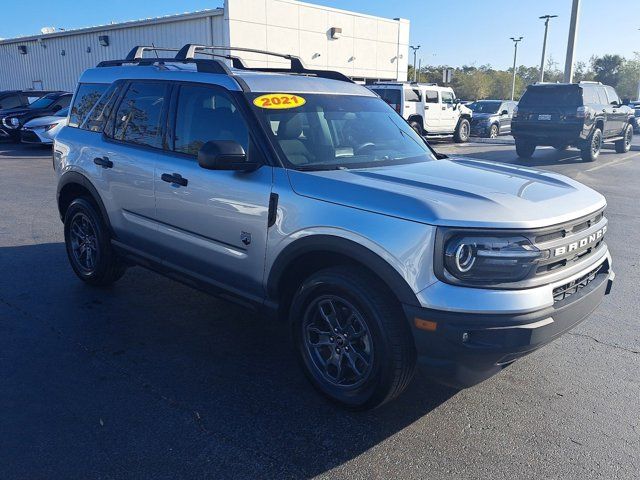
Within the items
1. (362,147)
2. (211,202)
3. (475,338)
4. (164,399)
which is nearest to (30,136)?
(211,202)

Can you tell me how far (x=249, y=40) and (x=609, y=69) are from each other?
66528 millimetres

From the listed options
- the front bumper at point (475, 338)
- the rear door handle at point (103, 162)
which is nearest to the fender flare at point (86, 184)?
the rear door handle at point (103, 162)

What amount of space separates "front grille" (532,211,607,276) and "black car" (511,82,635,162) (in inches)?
482

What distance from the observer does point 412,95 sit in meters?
18.8

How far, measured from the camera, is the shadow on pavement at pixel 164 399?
9.20ft

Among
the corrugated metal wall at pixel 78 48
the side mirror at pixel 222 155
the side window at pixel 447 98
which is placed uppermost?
the corrugated metal wall at pixel 78 48

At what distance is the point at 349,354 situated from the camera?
3236 mm

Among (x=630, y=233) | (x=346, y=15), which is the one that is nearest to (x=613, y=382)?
(x=630, y=233)

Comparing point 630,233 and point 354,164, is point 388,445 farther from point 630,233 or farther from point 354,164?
point 630,233

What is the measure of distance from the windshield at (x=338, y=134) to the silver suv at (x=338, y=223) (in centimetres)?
1

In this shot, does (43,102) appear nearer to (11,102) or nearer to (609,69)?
(11,102)

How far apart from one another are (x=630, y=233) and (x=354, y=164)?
5.51 meters

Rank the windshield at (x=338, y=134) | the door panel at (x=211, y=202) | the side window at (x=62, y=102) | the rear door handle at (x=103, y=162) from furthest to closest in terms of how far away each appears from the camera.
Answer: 1. the side window at (x=62, y=102)
2. the rear door handle at (x=103, y=162)
3. the windshield at (x=338, y=134)
4. the door panel at (x=211, y=202)

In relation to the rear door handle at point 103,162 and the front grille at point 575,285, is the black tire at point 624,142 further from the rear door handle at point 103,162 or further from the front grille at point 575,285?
the rear door handle at point 103,162
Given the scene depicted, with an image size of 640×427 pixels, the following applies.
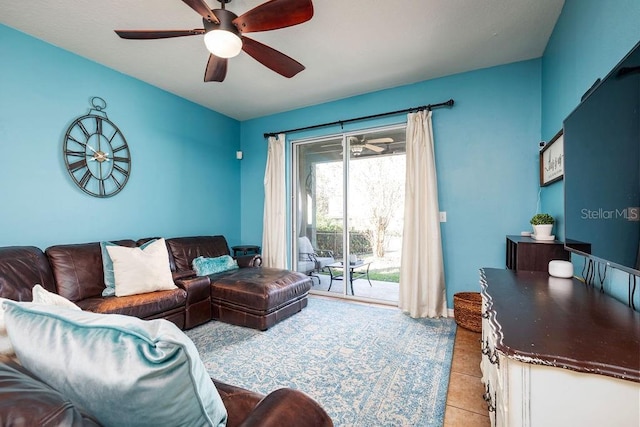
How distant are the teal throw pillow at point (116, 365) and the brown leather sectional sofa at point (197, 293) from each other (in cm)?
7

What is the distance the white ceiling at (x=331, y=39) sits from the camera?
212cm

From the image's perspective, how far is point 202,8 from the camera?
168 cm

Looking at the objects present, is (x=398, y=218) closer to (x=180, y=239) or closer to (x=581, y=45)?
(x=581, y=45)

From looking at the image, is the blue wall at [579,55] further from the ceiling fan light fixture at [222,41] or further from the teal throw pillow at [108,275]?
the teal throw pillow at [108,275]

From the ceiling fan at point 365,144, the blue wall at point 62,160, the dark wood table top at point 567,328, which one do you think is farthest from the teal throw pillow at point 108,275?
the ceiling fan at point 365,144

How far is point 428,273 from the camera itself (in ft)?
10.3

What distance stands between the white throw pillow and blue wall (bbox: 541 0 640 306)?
324 centimetres

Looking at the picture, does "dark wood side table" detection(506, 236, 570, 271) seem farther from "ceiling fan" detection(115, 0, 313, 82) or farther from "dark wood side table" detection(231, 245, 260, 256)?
"dark wood side table" detection(231, 245, 260, 256)

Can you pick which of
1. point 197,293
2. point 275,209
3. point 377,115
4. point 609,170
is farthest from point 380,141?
point 197,293

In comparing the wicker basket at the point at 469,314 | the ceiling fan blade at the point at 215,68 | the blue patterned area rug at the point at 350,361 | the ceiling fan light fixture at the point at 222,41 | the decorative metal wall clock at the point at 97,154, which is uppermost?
the ceiling fan blade at the point at 215,68

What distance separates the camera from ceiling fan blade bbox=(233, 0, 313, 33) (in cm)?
162

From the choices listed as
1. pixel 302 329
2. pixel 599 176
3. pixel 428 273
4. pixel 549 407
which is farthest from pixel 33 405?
pixel 428 273

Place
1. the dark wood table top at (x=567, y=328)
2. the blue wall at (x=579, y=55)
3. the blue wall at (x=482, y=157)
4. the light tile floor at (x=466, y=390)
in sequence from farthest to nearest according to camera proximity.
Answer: the blue wall at (x=482, y=157) → the light tile floor at (x=466, y=390) → the blue wall at (x=579, y=55) → the dark wood table top at (x=567, y=328)

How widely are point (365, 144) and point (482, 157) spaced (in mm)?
1452
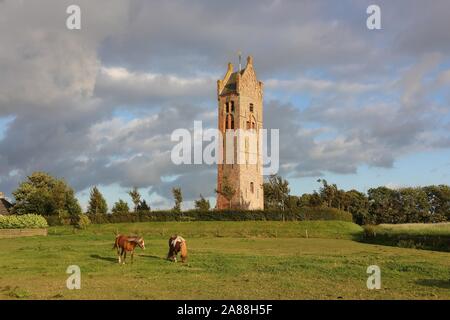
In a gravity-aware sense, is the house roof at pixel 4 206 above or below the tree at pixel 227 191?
below

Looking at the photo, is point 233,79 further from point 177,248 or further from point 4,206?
point 177,248

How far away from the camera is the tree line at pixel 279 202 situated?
7625 centimetres

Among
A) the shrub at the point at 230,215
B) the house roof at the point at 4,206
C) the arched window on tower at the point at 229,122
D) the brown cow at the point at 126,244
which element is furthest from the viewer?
the arched window on tower at the point at 229,122

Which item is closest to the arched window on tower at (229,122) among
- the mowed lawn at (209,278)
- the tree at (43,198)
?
the tree at (43,198)

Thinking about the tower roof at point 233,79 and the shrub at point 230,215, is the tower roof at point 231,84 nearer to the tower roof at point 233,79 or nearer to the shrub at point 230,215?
the tower roof at point 233,79

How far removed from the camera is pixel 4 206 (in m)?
88.2

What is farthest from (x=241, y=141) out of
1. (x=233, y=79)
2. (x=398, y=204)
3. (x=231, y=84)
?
(x=398, y=204)

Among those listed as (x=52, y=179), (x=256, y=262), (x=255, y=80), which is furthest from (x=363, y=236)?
(x=52, y=179)

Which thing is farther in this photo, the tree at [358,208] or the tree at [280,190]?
the tree at [358,208]

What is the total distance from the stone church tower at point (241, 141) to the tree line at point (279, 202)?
2766 millimetres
★ ★ ★ ★ ★
What you need to do: Copy the rows from the line with "What distance from" to the line with "5.51 meters", putting "viewpoint" wherever "camera" appears and leaving everything else as it is.

Exercise answer:
What distance from the observer does point 412,95 sit in meters?
18.8

How far, measured from the viewpoint, is the shadow on pavement at pixel 164 399?
9.20ft

Among
the corrugated metal wall at pixel 78 48
the side mirror at pixel 222 155
the side window at pixel 447 98
which is placed uppermost?
the corrugated metal wall at pixel 78 48

At what distance is the point at 349,354 situated from the viewpoint?
3236 mm

Among (x=630, y=233) | (x=346, y=15), which is the one that is nearest to (x=613, y=382)?
(x=630, y=233)

Comparing point 630,233 and point 354,164, is point 388,445 farther from point 630,233 or farther from point 354,164?
point 630,233

What is the measure of distance from the windshield at (x=338, y=134) to the silver suv at (x=338, y=223) (in centimetres)?
1

In this shot, does (43,102) appear nearer to (11,102) or nearer to (609,69)?
(11,102)

How far apart from one another are (x=630, y=233) and (x=354, y=164)?
5.51 meters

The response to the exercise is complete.